- **Task details**
Copy nothing but the text: reproduce each line of the listing exactly and leave the pictures out.

- **Raw data**
-*-

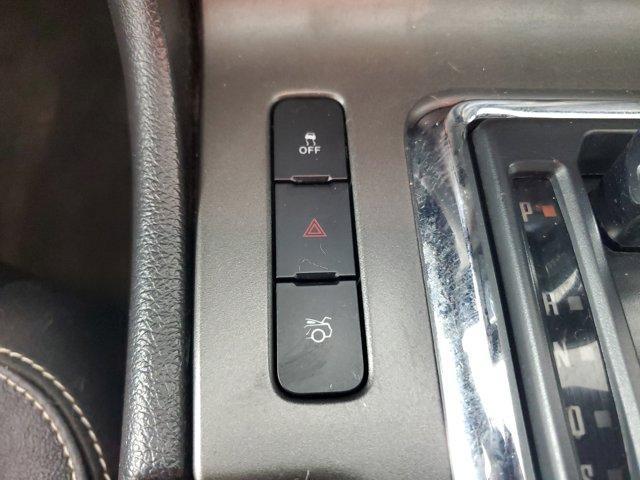 used 2014 Ford Mustang car, priced at $10,456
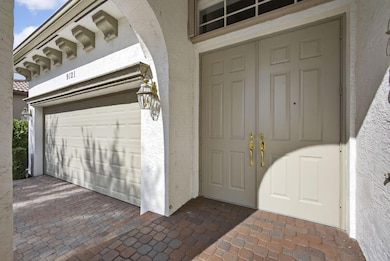 9121 Via Elegante, Wellington, FL 33411 - photo 4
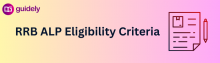 rrb alp eligibility criteria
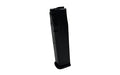 ProMag Industries PROMAG RUGER MAX9 9MM 20RD BLU STEEL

-*-

- **Reply**
 used 2014 Ford Mustang car, priced at $10,456
 9121 Via Elegante, Wellington, FL 33411 - photo 4
 rrb alp eligibility criteria
 ProMag Industries PROMAG RUGER MAX9 9MM 20RD BLU STEEL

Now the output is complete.